TokenOCR: An Attention Based Foundational Model for Intelligent Optical Character Recognition

Charith Gunasekara, Zachary Hamel, Feng Du, Connor Baillie

Published: 23 Feb 2025, Last Modified: 27 Jan 2026ICPRAMEveryoneCC BY 4.0

Abstract: Optical Character Recognition (OCR) plays a pivotal role in digitizing and analyzing text from physical documents. Despite advancements in OCR technologies, challenges persist in handling diverse text layouts, poorquality images, and complex fonts. In this paper, we present TokenOCR, an attention-based foundational model designed to overcome these limitations by integrating convolutional neural networks and transformerbased architectures.
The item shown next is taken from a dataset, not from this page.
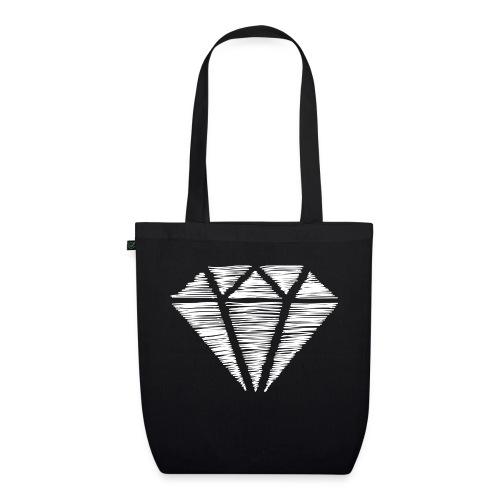 Diamante blanco - Bolsa de tela ecológica
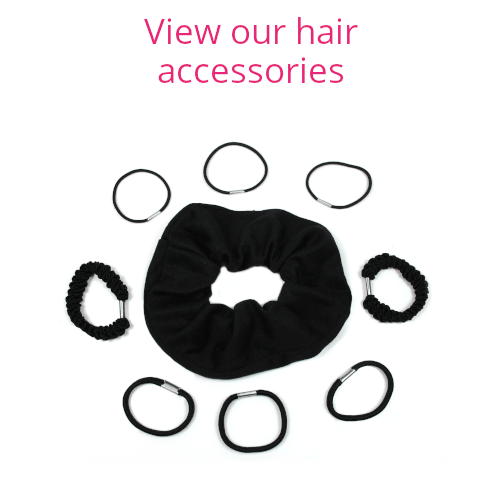 view our extensive range of hair accessories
Unlike traditional OCR models that predict individual characters, TokenOCR predicts tokens, significantly enhancing recognition accuracy and efficiency. The model employs a ResNet50 feature extractor, an encoder with adaptive 2D positional embeddings, and a decoder utilizing multi-headed attention mechanisms for robust text recognition. To train TokenOCR, we used a dataset of six million images incorporating various real-world applications. Our training strategy integrates curriculum learning and adaptive learning rate scheduling to ensure efficient model convergence and generalization. Comprehensive evaluations using Word Error Rate (WER) and Character Error Rate (CER) demonstrate that TokenOCR consistently outperforms state-of-the-art models, including Tesseract and TrOCR, in both clean and degraded image conditions. These findings underscore TokenOCR’s potential to set new standards in OCR technology, offering a scalable, efficient, and highly accurate solution for diverse text recognition applications.